WORK REQUEST: What you return should be each line of the data containing the string "bounds".

EXTRACTED RECORDS:

*** Block opens ***

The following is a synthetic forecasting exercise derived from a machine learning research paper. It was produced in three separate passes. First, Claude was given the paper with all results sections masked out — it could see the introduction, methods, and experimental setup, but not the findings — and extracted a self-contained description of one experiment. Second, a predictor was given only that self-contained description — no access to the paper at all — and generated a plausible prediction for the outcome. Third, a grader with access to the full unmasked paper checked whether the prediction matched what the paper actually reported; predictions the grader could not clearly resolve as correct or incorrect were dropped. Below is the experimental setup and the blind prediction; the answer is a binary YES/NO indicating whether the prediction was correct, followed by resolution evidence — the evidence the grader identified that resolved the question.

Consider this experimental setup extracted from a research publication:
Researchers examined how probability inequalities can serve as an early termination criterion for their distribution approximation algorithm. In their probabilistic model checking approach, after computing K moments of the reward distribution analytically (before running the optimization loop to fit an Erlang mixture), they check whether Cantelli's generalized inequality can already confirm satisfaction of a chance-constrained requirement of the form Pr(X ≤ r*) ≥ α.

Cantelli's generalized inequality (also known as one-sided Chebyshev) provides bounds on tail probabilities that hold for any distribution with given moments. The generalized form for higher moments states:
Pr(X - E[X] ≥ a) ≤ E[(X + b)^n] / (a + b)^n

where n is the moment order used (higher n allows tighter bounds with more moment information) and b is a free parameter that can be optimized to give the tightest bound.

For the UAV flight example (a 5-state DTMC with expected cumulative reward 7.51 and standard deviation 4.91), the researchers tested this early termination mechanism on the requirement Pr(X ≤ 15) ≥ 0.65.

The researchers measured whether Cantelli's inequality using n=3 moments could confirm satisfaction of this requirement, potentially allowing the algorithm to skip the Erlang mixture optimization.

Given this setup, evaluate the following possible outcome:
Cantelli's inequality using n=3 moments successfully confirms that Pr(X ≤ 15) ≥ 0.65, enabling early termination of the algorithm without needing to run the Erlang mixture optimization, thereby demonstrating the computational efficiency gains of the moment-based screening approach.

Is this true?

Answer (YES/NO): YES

*** Block closes ***
*** Block opens ***

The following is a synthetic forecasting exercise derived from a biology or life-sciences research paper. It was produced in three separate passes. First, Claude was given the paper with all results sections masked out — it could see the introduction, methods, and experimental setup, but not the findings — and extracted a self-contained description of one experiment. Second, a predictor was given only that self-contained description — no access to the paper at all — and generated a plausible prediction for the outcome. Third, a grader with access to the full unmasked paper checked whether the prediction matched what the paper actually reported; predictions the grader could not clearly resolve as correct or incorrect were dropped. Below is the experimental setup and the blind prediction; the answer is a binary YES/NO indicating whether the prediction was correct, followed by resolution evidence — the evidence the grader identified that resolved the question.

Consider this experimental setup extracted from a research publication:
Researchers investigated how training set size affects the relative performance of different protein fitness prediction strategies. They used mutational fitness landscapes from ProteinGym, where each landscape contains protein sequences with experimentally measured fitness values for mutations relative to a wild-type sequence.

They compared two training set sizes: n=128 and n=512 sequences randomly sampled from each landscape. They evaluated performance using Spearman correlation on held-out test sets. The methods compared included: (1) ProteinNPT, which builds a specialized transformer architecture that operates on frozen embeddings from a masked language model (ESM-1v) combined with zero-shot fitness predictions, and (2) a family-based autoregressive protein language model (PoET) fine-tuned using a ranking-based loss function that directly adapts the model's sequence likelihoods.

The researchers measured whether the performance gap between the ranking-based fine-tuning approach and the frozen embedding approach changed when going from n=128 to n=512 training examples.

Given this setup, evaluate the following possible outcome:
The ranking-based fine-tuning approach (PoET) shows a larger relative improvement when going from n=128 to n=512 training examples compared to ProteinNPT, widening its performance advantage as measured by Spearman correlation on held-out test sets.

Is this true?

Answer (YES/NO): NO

*** Block closes ***

OUTPUT BELOW:
Cantelli's generalized inequality (also known as one-sided Chebyshev) provides bounds on tail probabilities that hold for any distribution with given moments. The generalized form for higher moments states:
where n is the moment order used (higher n allows tighter bounds with more moment information) and b is a free parameter that can be optimized to give the tightest bound.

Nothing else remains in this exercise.